Stanley got hit with a downgrade to hold by analysts at Argus Research this morning, and honestly, I can't blame the bankers for their pessimism about this one. Priced north of 15.5 times earnings, and expected to grow profits at 13% annualized over the next five years, Stanley shares may not look expensive -- but just like at Ford, looks can be deceiving.
Once again, the problem we face is cash flow. Free cash flow, to be specific -- operating cash flow minus capital expenditures.
Once you net out capex from the $851 million in cash Stanley generated last year, the company's left with real free cash flow of only $447 million -- or about $0.53 on every $1 of earnings claimed on its income statement. The resulting price to free cash flow ratio of 29 may not make the stock as richly priced as Ford, but it's still too expensive for a 13% growth rate.

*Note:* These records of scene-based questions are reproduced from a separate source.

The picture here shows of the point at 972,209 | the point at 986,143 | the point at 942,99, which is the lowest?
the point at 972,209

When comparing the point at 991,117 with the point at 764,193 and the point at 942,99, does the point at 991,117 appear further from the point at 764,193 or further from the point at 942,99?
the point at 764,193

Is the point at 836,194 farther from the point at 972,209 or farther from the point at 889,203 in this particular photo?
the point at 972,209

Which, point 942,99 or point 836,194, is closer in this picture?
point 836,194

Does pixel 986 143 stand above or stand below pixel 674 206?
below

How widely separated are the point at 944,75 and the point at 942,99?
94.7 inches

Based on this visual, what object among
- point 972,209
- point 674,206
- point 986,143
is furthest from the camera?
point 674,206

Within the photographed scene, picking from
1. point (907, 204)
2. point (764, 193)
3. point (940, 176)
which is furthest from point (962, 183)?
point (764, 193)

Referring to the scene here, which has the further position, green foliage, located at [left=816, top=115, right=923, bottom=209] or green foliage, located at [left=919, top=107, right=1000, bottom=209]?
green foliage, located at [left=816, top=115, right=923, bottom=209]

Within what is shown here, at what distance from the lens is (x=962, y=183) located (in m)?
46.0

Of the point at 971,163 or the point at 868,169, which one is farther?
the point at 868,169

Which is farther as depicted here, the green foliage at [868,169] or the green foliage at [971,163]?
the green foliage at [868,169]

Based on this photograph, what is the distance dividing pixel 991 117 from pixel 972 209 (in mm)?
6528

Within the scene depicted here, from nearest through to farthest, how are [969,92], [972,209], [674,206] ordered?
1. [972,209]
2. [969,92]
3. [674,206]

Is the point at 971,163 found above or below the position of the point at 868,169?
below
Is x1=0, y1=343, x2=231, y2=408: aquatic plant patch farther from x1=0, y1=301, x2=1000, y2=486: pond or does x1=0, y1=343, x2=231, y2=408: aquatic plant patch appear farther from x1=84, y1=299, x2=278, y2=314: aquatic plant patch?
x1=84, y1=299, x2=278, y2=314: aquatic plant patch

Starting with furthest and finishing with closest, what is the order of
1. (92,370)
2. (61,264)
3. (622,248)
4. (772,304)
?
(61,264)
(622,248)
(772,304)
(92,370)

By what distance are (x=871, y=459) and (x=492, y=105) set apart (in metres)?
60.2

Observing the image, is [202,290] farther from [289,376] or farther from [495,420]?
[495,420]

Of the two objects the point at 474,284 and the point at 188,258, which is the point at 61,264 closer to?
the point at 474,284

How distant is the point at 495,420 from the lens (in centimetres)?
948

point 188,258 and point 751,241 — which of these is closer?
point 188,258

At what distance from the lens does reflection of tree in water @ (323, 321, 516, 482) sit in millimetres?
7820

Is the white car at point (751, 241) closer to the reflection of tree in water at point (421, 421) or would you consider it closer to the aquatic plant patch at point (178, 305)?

Meanwhile, if a 29 times free cash flow valuation is enough to make Argus cautious about Stanley, Ford investors might want to ponder the implications of their own stock's 48 times free cash flow share price.
Always end on a bright note
Fortunately, today's news isn't all bad -- not even for stocks suffering downgrades -- because I actually see a bit of hope in our third and final featured stock, electrical equipment maker EnerSys. Ardour Capital just cut its rating on the stock to reduce, which basically means sell in Wall Street speak. But is the ratings reduction justified?
On the one hand, EnerSys didn't exactly set the world on fire with its Q4 earnings release Tuesday. Earnings of $0.80 just matched analyst estimates, and revenues of $572.2 million only topped the consensus by $200,000.
Meanwhile, at 14 times earnings, and with the slowest projected growth rate of any stock so far mentioned today, EnerSys doesn't look all that cheap. If the analysts' projected 7% growth rate is the best the company can manage going forward -- and remember that profits grew only 6% in Q4 -- the company could be overpriced, and deserving of Ardour's sell rating.
On the other hand, though, EnerSys did generate $189 million in positive free cash flow last year. That's 15% ahead of reported earnings. EnerSys has also grown by leaps and bounds over the past two years, improving annual profits by a total of 45.5%, and growing free cash flow by well over 1,000%. Judging from its trajectory alone, predicting a reduction to 7% growth going forward seems overly cautious.
Then again... that is close to what the company reported for Q4 this week. While I'm optimistic that the company will continue growing as it has been, maybe a bit of caution for this strong performer is warranted after all.
Fool contributor Rich Smith has no position in any stocks mentioned. The Motley Fool recommends Ford. The Motley Fool owns shares of Ford.